Nicht nur im Saal der Sassnitzer Stadtverwaltung ist die Errichtung des LNG-Terminals weiterhin Bestandteil reger Diskussionen. Aus einer Forsa-Umfrage im Auftrag der „Ostsee-Zeitung“ aus dem Januar geht hervor, dass 63 Prozent der Bürger*innen in Mecklenburg-Vorpommern den Bau des LNG-Terminals auf Rügen ablehnt. Lediglich ein Viertel der Befragten unterstützt das Projekt, während sich zwölf Prozent unentschlossen zeigen. Auch die Landesregierung von Mecklenburg-Vorpommern distanziert sich zuletzt deutlich von dem Projekt. Man sei hier nun nicht mehr von der akuten Gasmangellage und damit drohenden Engpässen im Winter überzeugt, was ja eigentlich das Kernargument für den Bau des Terminals auf der Ostseeinsel darstellte. Der Umweltminister Till Backhaus (SPD) betonte in einem Interview mit dem NDR, dass man sich lediglich als Dienstleister des Bundes sehe und das Projekt nicht unterstütze.

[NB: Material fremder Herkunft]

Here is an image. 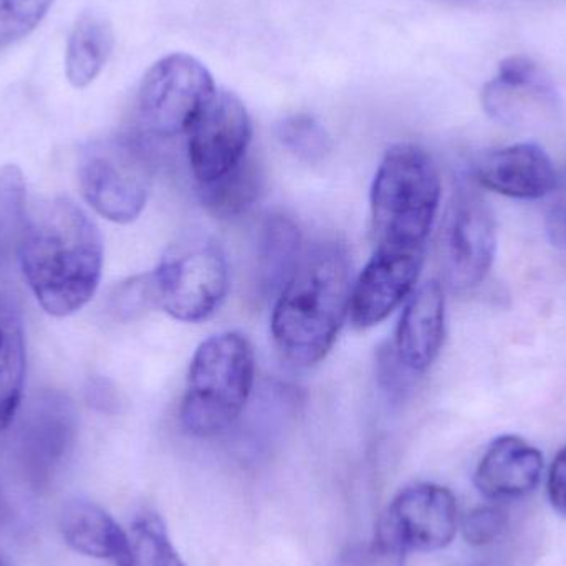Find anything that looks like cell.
<instances>
[{
  "instance_id": "cell-1",
  "label": "cell",
  "mask_w": 566,
  "mask_h": 566,
  "mask_svg": "<svg viewBox=\"0 0 566 566\" xmlns=\"http://www.w3.org/2000/svg\"><path fill=\"white\" fill-rule=\"evenodd\" d=\"M19 262L40 306L50 315L69 316L83 308L98 289L102 235L75 202L49 199L27 214Z\"/></svg>"
},
{
  "instance_id": "cell-2",
  "label": "cell",
  "mask_w": 566,
  "mask_h": 566,
  "mask_svg": "<svg viewBox=\"0 0 566 566\" xmlns=\"http://www.w3.org/2000/svg\"><path fill=\"white\" fill-rule=\"evenodd\" d=\"M352 290L345 245L325 241L303 252L272 313V338L286 361L313 366L325 358L348 316Z\"/></svg>"
},
{
  "instance_id": "cell-3",
  "label": "cell",
  "mask_w": 566,
  "mask_h": 566,
  "mask_svg": "<svg viewBox=\"0 0 566 566\" xmlns=\"http://www.w3.org/2000/svg\"><path fill=\"white\" fill-rule=\"evenodd\" d=\"M441 201V178L431 156L415 145L386 151L371 186L376 244L424 249Z\"/></svg>"
},
{
  "instance_id": "cell-4",
  "label": "cell",
  "mask_w": 566,
  "mask_h": 566,
  "mask_svg": "<svg viewBox=\"0 0 566 566\" xmlns=\"http://www.w3.org/2000/svg\"><path fill=\"white\" fill-rule=\"evenodd\" d=\"M254 379V349L244 335L228 332L206 339L189 366L182 428L198 438L231 428L251 398Z\"/></svg>"
},
{
  "instance_id": "cell-5",
  "label": "cell",
  "mask_w": 566,
  "mask_h": 566,
  "mask_svg": "<svg viewBox=\"0 0 566 566\" xmlns=\"http://www.w3.org/2000/svg\"><path fill=\"white\" fill-rule=\"evenodd\" d=\"M151 279L156 303L169 316L179 322H202L228 295V259L214 239L188 235L165 252Z\"/></svg>"
},
{
  "instance_id": "cell-6",
  "label": "cell",
  "mask_w": 566,
  "mask_h": 566,
  "mask_svg": "<svg viewBox=\"0 0 566 566\" xmlns=\"http://www.w3.org/2000/svg\"><path fill=\"white\" fill-rule=\"evenodd\" d=\"M83 198L102 218L129 224L142 216L151 186L145 142L135 136L92 143L78 161Z\"/></svg>"
},
{
  "instance_id": "cell-7",
  "label": "cell",
  "mask_w": 566,
  "mask_h": 566,
  "mask_svg": "<svg viewBox=\"0 0 566 566\" xmlns=\"http://www.w3.org/2000/svg\"><path fill=\"white\" fill-rule=\"evenodd\" d=\"M216 88L211 72L188 53H171L146 72L138 92V122L153 138L188 133Z\"/></svg>"
},
{
  "instance_id": "cell-8",
  "label": "cell",
  "mask_w": 566,
  "mask_h": 566,
  "mask_svg": "<svg viewBox=\"0 0 566 566\" xmlns=\"http://www.w3.org/2000/svg\"><path fill=\"white\" fill-rule=\"evenodd\" d=\"M78 418L69 396L40 391L30 399L12 436V459L32 491H46L75 448Z\"/></svg>"
},
{
  "instance_id": "cell-9",
  "label": "cell",
  "mask_w": 566,
  "mask_h": 566,
  "mask_svg": "<svg viewBox=\"0 0 566 566\" xmlns=\"http://www.w3.org/2000/svg\"><path fill=\"white\" fill-rule=\"evenodd\" d=\"M442 272L452 290L465 292L485 281L497 254V224L475 189L461 186L442 222Z\"/></svg>"
},
{
  "instance_id": "cell-10",
  "label": "cell",
  "mask_w": 566,
  "mask_h": 566,
  "mask_svg": "<svg viewBox=\"0 0 566 566\" xmlns=\"http://www.w3.org/2000/svg\"><path fill=\"white\" fill-rule=\"evenodd\" d=\"M481 103L494 122L514 129L552 125L562 112L554 80L541 63L524 53L499 63L497 72L482 88Z\"/></svg>"
},
{
  "instance_id": "cell-11",
  "label": "cell",
  "mask_w": 566,
  "mask_h": 566,
  "mask_svg": "<svg viewBox=\"0 0 566 566\" xmlns=\"http://www.w3.org/2000/svg\"><path fill=\"white\" fill-rule=\"evenodd\" d=\"M186 135L192 175L199 185H208L248 156L251 116L235 93L218 90Z\"/></svg>"
},
{
  "instance_id": "cell-12",
  "label": "cell",
  "mask_w": 566,
  "mask_h": 566,
  "mask_svg": "<svg viewBox=\"0 0 566 566\" xmlns=\"http://www.w3.org/2000/svg\"><path fill=\"white\" fill-rule=\"evenodd\" d=\"M378 525L408 552L442 551L458 534V502L442 485H411L392 501Z\"/></svg>"
},
{
  "instance_id": "cell-13",
  "label": "cell",
  "mask_w": 566,
  "mask_h": 566,
  "mask_svg": "<svg viewBox=\"0 0 566 566\" xmlns=\"http://www.w3.org/2000/svg\"><path fill=\"white\" fill-rule=\"evenodd\" d=\"M424 249L378 245L353 285L349 318L369 328L388 318L415 290L421 274Z\"/></svg>"
},
{
  "instance_id": "cell-14",
  "label": "cell",
  "mask_w": 566,
  "mask_h": 566,
  "mask_svg": "<svg viewBox=\"0 0 566 566\" xmlns=\"http://www.w3.org/2000/svg\"><path fill=\"white\" fill-rule=\"evenodd\" d=\"M472 171L482 188L524 201L545 198L560 185L551 156L535 143H517L484 153L475 159Z\"/></svg>"
},
{
  "instance_id": "cell-15",
  "label": "cell",
  "mask_w": 566,
  "mask_h": 566,
  "mask_svg": "<svg viewBox=\"0 0 566 566\" xmlns=\"http://www.w3.org/2000/svg\"><path fill=\"white\" fill-rule=\"evenodd\" d=\"M446 298L441 283L431 281L412 292L396 329L392 355L415 378L431 368L444 343Z\"/></svg>"
},
{
  "instance_id": "cell-16",
  "label": "cell",
  "mask_w": 566,
  "mask_h": 566,
  "mask_svg": "<svg viewBox=\"0 0 566 566\" xmlns=\"http://www.w3.org/2000/svg\"><path fill=\"white\" fill-rule=\"evenodd\" d=\"M542 471L544 458L535 446L518 436H501L475 469V488L491 501L524 497L537 489Z\"/></svg>"
},
{
  "instance_id": "cell-17",
  "label": "cell",
  "mask_w": 566,
  "mask_h": 566,
  "mask_svg": "<svg viewBox=\"0 0 566 566\" xmlns=\"http://www.w3.org/2000/svg\"><path fill=\"white\" fill-rule=\"evenodd\" d=\"M63 541L85 557L125 564L129 554L128 532L98 504L73 499L63 505L59 521Z\"/></svg>"
},
{
  "instance_id": "cell-18",
  "label": "cell",
  "mask_w": 566,
  "mask_h": 566,
  "mask_svg": "<svg viewBox=\"0 0 566 566\" xmlns=\"http://www.w3.org/2000/svg\"><path fill=\"white\" fill-rule=\"evenodd\" d=\"M255 282L262 296L279 295L303 255L302 232L293 219L271 214L258 234Z\"/></svg>"
},
{
  "instance_id": "cell-19",
  "label": "cell",
  "mask_w": 566,
  "mask_h": 566,
  "mask_svg": "<svg viewBox=\"0 0 566 566\" xmlns=\"http://www.w3.org/2000/svg\"><path fill=\"white\" fill-rule=\"evenodd\" d=\"M25 369L22 312L15 298L0 290V432L12 424L19 411Z\"/></svg>"
},
{
  "instance_id": "cell-20",
  "label": "cell",
  "mask_w": 566,
  "mask_h": 566,
  "mask_svg": "<svg viewBox=\"0 0 566 566\" xmlns=\"http://www.w3.org/2000/svg\"><path fill=\"white\" fill-rule=\"evenodd\" d=\"M115 49L112 23L98 13H83L70 33L65 73L70 85L86 88L102 73Z\"/></svg>"
},
{
  "instance_id": "cell-21",
  "label": "cell",
  "mask_w": 566,
  "mask_h": 566,
  "mask_svg": "<svg viewBox=\"0 0 566 566\" xmlns=\"http://www.w3.org/2000/svg\"><path fill=\"white\" fill-rule=\"evenodd\" d=\"M264 189V172L259 163L245 156L234 169L216 181L199 185L205 208L218 219H235L254 208Z\"/></svg>"
},
{
  "instance_id": "cell-22",
  "label": "cell",
  "mask_w": 566,
  "mask_h": 566,
  "mask_svg": "<svg viewBox=\"0 0 566 566\" xmlns=\"http://www.w3.org/2000/svg\"><path fill=\"white\" fill-rule=\"evenodd\" d=\"M25 181L17 166L0 168V275L19 259L27 222Z\"/></svg>"
},
{
  "instance_id": "cell-23",
  "label": "cell",
  "mask_w": 566,
  "mask_h": 566,
  "mask_svg": "<svg viewBox=\"0 0 566 566\" xmlns=\"http://www.w3.org/2000/svg\"><path fill=\"white\" fill-rule=\"evenodd\" d=\"M128 535L129 554L122 566H186L158 515L136 518Z\"/></svg>"
},
{
  "instance_id": "cell-24",
  "label": "cell",
  "mask_w": 566,
  "mask_h": 566,
  "mask_svg": "<svg viewBox=\"0 0 566 566\" xmlns=\"http://www.w3.org/2000/svg\"><path fill=\"white\" fill-rule=\"evenodd\" d=\"M279 142L296 158L319 163L332 151V136L315 116L298 113L286 116L277 126Z\"/></svg>"
},
{
  "instance_id": "cell-25",
  "label": "cell",
  "mask_w": 566,
  "mask_h": 566,
  "mask_svg": "<svg viewBox=\"0 0 566 566\" xmlns=\"http://www.w3.org/2000/svg\"><path fill=\"white\" fill-rule=\"evenodd\" d=\"M52 3L53 0H0V50L30 35Z\"/></svg>"
},
{
  "instance_id": "cell-26",
  "label": "cell",
  "mask_w": 566,
  "mask_h": 566,
  "mask_svg": "<svg viewBox=\"0 0 566 566\" xmlns=\"http://www.w3.org/2000/svg\"><path fill=\"white\" fill-rule=\"evenodd\" d=\"M409 552L385 528H376L371 541L352 545L338 558V566H406Z\"/></svg>"
},
{
  "instance_id": "cell-27",
  "label": "cell",
  "mask_w": 566,
  "mask_h": 566,
  "mask_svg": "<svg viewBox=\"0 0 566 566\" xmlns=\"http://www.w3.org/2000/svg\"><path fill=\"white\" fill-rule=\"evenodd\" d=\"M151 306H158L151 274L139 275L119 283L109 295V312L125 322L138 318Z\"/></svg>"
},
{
  "instance_id": "cell-28",
  "label": "cell",
  "mask_w": 566,
  "mask_h": 566,
  "mask_svg": "<svg viewBox=\"0 0 566 566\" xmlns=\"http://www.w3.org/2000/svg\"><path fill=\"white\" fill-rule=\"evenodd\" d=\"M507 517L497 507H478L462 518V535L474 547L492 544L504 532Z\"/></svg>"
},
{
  "instance_id": "cell-29",
  "label": "cell",
  "mask_w": 566,
  "mask_h": 566,
  "mask_svg": "<svg viewBox=\"0 0 566 566\" xmlns=\"http://www.w3.org/2000/svg\"><path fill=\"white\" fill-rule=\"evenodd\" d=\"M548 499L552 507L566 517V448L558 452L548 474Z\"/></svg>"
},
{
  "instance_id": "cell-30",
  "label": "cell",
  "mask_w": 566,
  "mask_h": 566,
  "mask_svg": "<svg viewBox=\"0 0 566 566\" xmlns=\"http://www.w3.org/2000/svg\"><path fill=\"white\" fill-rule=\"evenodd\" d=\"M86 399H88L90 405L102 409V411H108L109 406L116 402L115 392L103 379H93L90 382L88 388H86Z\"/></svg>"
},
{
  "instance_id": "cell-31",
  "label": "cell",
  "mask_w": 566,
  "mask_h": 566,
  "mask_svg": "<svg viewBox=\"0 0 566 566\" xmlns=\"http://www.w3.org/2000/svg\"><path fill=\"white\" fill-rule=\"evenodd\" d=\"M0 566H7L6 562H3V558L0 557Z\"/></svg>"
}]
</instances>
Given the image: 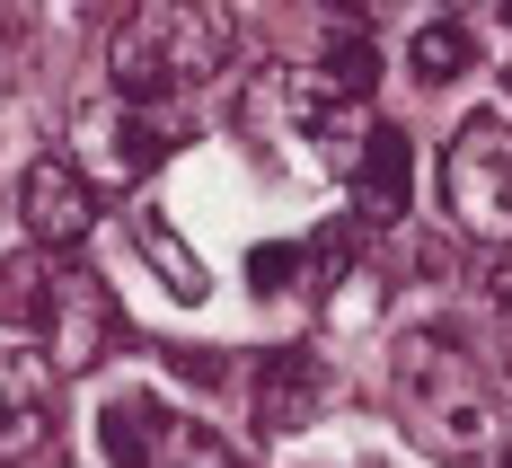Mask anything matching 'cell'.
Instances as JSON below:
<instances>
[{
    "instance_id": "9a60e30c",
    "label": "cell",
    "mask_w": 512,
    "mask_h": 468,
    "mask_svg": "<svg viewBox=\"0 0 512 468\" xmlns=\"http://www.w3.org/2000/svg\"><path fill=\"white\" fill-rule=\"evenodd\" d=\"M327 265H336V248H318V239H274V248H256L248 257V283L256 292H292V283H327Z\"/></svg>"
},
{
    "instance_id": "8fae6325",
    "label": "cell",
    "mask_w": 512,
    "mask_h": 468,
    "mask_svg": "<svg viewBox=\"0 0 512 468\" xmlns=\"http://www.w3.org/2000/svg\"><path fill=\"white\" fill-rule=\"evenodd\" d=\"M106 336H115V318H106V292L80 274V265H62V274H53V318H45L53 371H89V363L106 354Z\"/></svg>"
},
{
    "instance_id": "ac0fdd59",
    "label": "cell",
    "mask_w": 512,
    "mask_h": 468,
    "mask_svg": "<svg viewBox=\"0 0 512 468\" xmlns=\"http://www.w3.org/2000/svg\"><path fill=\"white\" fill-rule=\"evenodd\" d=\"M9 9H18V0H0V18H9Z\"/></svg>"
},
{
    "instance_id": "5b68a950",
    "label": "cell",
    "mask_w": 512,
    "mask_h": 468,
    "mask_svg": "<svg viewBox=\"0 0 512 468\" xmlns=\"http://www.w3.org/2000/svg\"><path fill=\"white\" fill-rule=\"evenodd\" d=\"M98 442H106V468H239V451L212 424L159 407L151 389H115L98 416Z\"/></svg>"
},
{
    "instance_id": "8992f818",
    "label": "cell",
    "mask_w": 512,
    "mask_h": 468,
    "mask_svg": "<svg viewBox=\"0 0 512 468\" xmlns=\"http://www.w3.org/2000/svg\"><path fill=\"white\" fill-rule=\"evenodd\" d=\"M18 212H27V239L45 257H71L89 230H98V177L71 151H36L27 177H18Z\"/></svg>"
},
{
    "instance_id": "3957f363",
    "label": "cell",
    "mask_w": 512,
    "mask_h": 468,
    "mask_svg": "<svg viewBox=\"0 0 512 468\" xmlns=\"http://www.w3.org/2000/svg\"><path fill=\"white\" fill-rule=\"evenodd\" d=\"M239 133L256 142H283V151H301L309 168H327V177H345L371 142V115L354 106V89H336L327 71H265L239 106Z\"/></svg>"
},
{
    "instance_id": "7a4b0ae2",
    "label": "cell",
    "mask_w": 512,
    "mask_h": 468,
    "mask_svg": "<svg viewBox=\"0 0 512 468\" xmlns=\"http://www.w3.org/2000/svg\"><path fill=\"white\" fill-rule=\"evenodd\" d=\"M230 53H239L230 0H133L115 45H106V80H115V98L151 106V98H186V89L221 80Z\"/></svg>"
},
{
    "instance_id": "30bf717a",
    "label": "cell",
    "mask_w": 512,
    "mask_h": 468,
    "mask_svg": "<svg viewBox=\"0 0 512 468\" xmlns=\"http://www.w3.org/2000/svg\"><path fill=\"white\" fill-rule=\"evenodd\" d=\"M248 407H256V433H301V424L327 407V363L301 354V345L265 354L256 380H248Z\"/></svg>"
},
{
    "instance_id": "277c9868",
    "label": "cell",
    "mask_w": 512,
    "mask_h": 468,
    "mask_svg": "<svg viewBox=\"0 0 512 468\" xmlns=\"http://www.w3.org/2000/svg\"><path fill=\"white\" fill-rule=\"evenodd\" d=\"M442 212L477 248H512V115H468L442 151Z\"/></svg>"
},
{
    "instance_id": "d6986e66",
    "label": "cell",
    "mask_w": 512,
    "mask_h": 468,
    "mask_svg": "<svg viewBox=\"0 0 512 468\" xmlns=\"http://www.w3.org/2000/svg\"><path fill=\"white\" fill-rule=\"evenodd\" d=\"M460 9H468V0H460Z\"/></svg>"
},
{
    "instance_id": "7c38bea8",
    "label": "cell",
    "mask_w": 512,
    "mask_h": 468,
    "mask_svg": "<svg viewBox=\"0 0 512 468\" xmlns=\"http://www.w3.org/2000/svg\"><path fill=\"white\" fill-rule=\"evenodd\" d=\"M53 274H62V265H53L45 248H9V257H0V336H45Z\"/></svg>"
},
{
    "instance_id": "4fadbf2b",
    "label": "cell",
    "mask_w": 512,
    "mask_h": 468,
    "mask_svg": "<svg viewBox=\"0 0 512 468\" xmlns=\"http://www.w3.org/2000/svg\"><path fill=\"white\" fill-rule=\"evenodd\" d=\"M133 239H142L151 274L168 283V292H177V301H204V283H212V274H204V257H195V248L168 230V212H142V221H133Z\"/></svg>"
},
{
    "instance_id": "ba28073f",
    "label": "cell",
    "mask_w": 512,
    "mask_h": 468,
    "mask_svg": "<svg viewBox=\"0 0 512 468\" xmlns=\"http://www.w3.org/2000/svg\"><path fill=\"white\" fill-rule=\"evenodd\" d=\"M168 151H177V133H168L142 98H106V106L80 115V151H71V159H80L98 186H142Z\"/></svg>"
},
{
    "instance_id": "9c48e42d",
    "label": "cell",
    "mask_w": 512,
    "mask_h": 468,
    "mask_svg": "<svg viewBox=\"0 0 512 468\" xmlns=\"http://www.w3.org/2000/svg\"><path fill=\"white\" fill-rule=\"evenodd\" d=\"M345 186H354V212L371 221V230L407 221V204H415V142L398 133V124H371V142H362V159L345 168Z\"/></svg>"
},
{
    "instance_id": "6da1fadb",
    "label": "cell",
    "mask_w": 512,
    "mask_h": 468,
    "mask_svg": "<svg viewBox=\"0 0 512 468\" xmlns=\"http://www.w3.org/2000/svg\"><path fill=\"white\" fill-rule=\"evenodd\" d=\"M389 398H398V424L415 433V451H433L442 468H504V407L451 336L407 327L389 345Z\"/></svg>"
},
{
    "instance_id": "2e32d148",
    "label": "cell",
    "mask_w": 512,
    "mask_h": 468,
    "mask_svg": "<svg viewBox=\"0 0 512 468\" xmlns=\"http://www.w3.org/2000/svg\"><path fill=\"white\" fill-rule=\"evenodd\" d=\"M486 310H495V318H504V327H512V257L495 265V274H486Z\"/></svg>"
},
{
    "instance_id": "e0dca14e",
    "label": "cell",
    "mask_w": 512,
    "mask_h": 468,
    "mask_svg": "<svg viewBox=\"0 0 512 468\" xmlns=\"http://www.w3.org/2000/svg\"><path fill=\"white\" fill-rule=\"evenodd\" d=\"M336 18H389V0H327Z\"/></svg>"
},
{
    "instance_id": "52a82bcc",
    "label": "cell",
    "mask_w": 512,
    "mask_h": 468,
    "mask_svg": "<svg viewBox=\"0 0 512 468\" xmlns=\"http://www.w3.org/2000/svg\"><path fill=\"white\" fill-rule=\"evenodd\" d=\"M0 460L9 468H53L62 460V398H53V363L0 345Z\"/></svg>"
},
{
    "instance_id": "5bb4252c",
    "label": "cell",
    "mask_w": 512,
    "mask_h": 468,
    "mask_svg": "<svg viewBox=\"0 0 512 468\" xmlns=\"http://www.w3.org/2000/svg\"><path fill=\"white\" fill-rule=\"evenodd\" d=\"M407 71L424 80V89H442V80L477 71V36H468L460 18H433V27H415V45H407Z\"/></svg>"
}]
</instances>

Die Vertreter von BUND, NABU, WWF und der Umwelthilfe kündigen unterdessen an, die Inbetriebnahme des LNG-Terminals weiterhin verhindern zu wollen. Letztere erstattete auch Anzeige gegen den Konzern Deutsche Regas, welcher für die Bauarbeiten verantwortlich ist. Es liegt laut DUH der Verdacht nahe, dass der Konzern im November und Dezember unerlaubte Bauarbeiten am LNG-Terminal durchführte. Insgesamt lassen die gespaltene Meinung der Bürger*innen und der Politiker*innen bis in die höchsten Kreise eines vermuten: Eine reibungslose Inbetriebnahme des LNG-Terminals auf Rügen bleibt weiterhin ungewiss.